__READING TEXT__:
Since I first posted my Custom Pencils back in October 2018, I have more than doubled my collection of custom pencils, and this is going from 5 creators to 9 different creators. I still have the largest portion of my collection in metal pencils, and 2/3 of those from Spoke Design.
I decided to put all of the pencils in this post, so many of the write-ups below are copied directly from the first post with only minor edits.
Wood Turned Pencils
The first custom pencils I found online were from Turn-of-the-Century but I later found some more on Etsy. The newest creator contacted me via my website contact page.
Thom Wilson – P205 Wood Turned Teak
Thom has apparently closed his Etsy store.
This is a very nice looking pencil, but it would never make it into my regular pencil rotation. This is no fault of Thom, it is just that I like a thin pencil (look at what I am collecting), and his pencil has a grip diameter of almost 11 mm, much to large for me.
One other issue is that the pencil has been sealed or varnished, but the end-grain on the cap end, does not appear to have been sealed. Either it was not, or the wood absorbed the sealant on the end.
Richard Altenhofen – P205 Wood Turned Bloodwood
Richard had several pencils in different variety of wood, but I finally decided on the Bloodwood. Again, this is much too thick for my taste (11.25 mm), but in his description of the pencils he writes, “I make the diameter of my mechanical pencils a bit larger that [sic] the original because I find people like the grip better.”
One thing I do like about this pencil is that he copied much of the detail that is on the standard P200 body. He has the groove cut out for the clip to sit in, and he has the grooves at the front along the grip, much like the P200 body.
His pencils normally come in P207, but he will change them out to P205 or P209 upon request.
Dale Parrott – P205 Wood Turned Zebra Wood
This is one of my favorite of the wood pencils. At the time I purchased this, he had two Zebra Wood pencils, but I like the looks of this one the best. Another reason that this is one of my favorites, is the shape mimics the P205, and fits my hand perfectly.
It is also very reminiscent of the Brown Marble P205, in the flow of the lines.
Larry Heuvelman – Matched P205 Wood Turned Zircote
I purchased this set in February of this year. It is a set of “Book Mirrored Zircote (this means they were made out of the same piece of wood, but mirror each other).” My favorite of the two is the top pencil with the major portion of the pencil being the lighter wood.

(Spatial question records)
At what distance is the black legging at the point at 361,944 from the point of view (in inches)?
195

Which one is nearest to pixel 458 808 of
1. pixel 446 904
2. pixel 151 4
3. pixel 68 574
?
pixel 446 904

__DIRECTIVES__:
a. In the custom pencils post, what is the grip diameter of the Bloodwood pencil by Richard Altenhofen?
b. Quote everything in the custom pencils post from "Dale Parrott –" down to "my hand perfectly.".
You won't need the records for anything here.

__PER-TASK OUTPUTS__:
a. 11.25 mm

b.
Dale Parrott – P205 Wood Turned Zebra Wood
This is one of my favorite of the wood pencils. At the time I purchased this, he had two Zebra Wood pencils, but I like the looks of this one the best. Another reason that this is one of my favorites, is the shape mimics the P205, and fits my hand perfectly.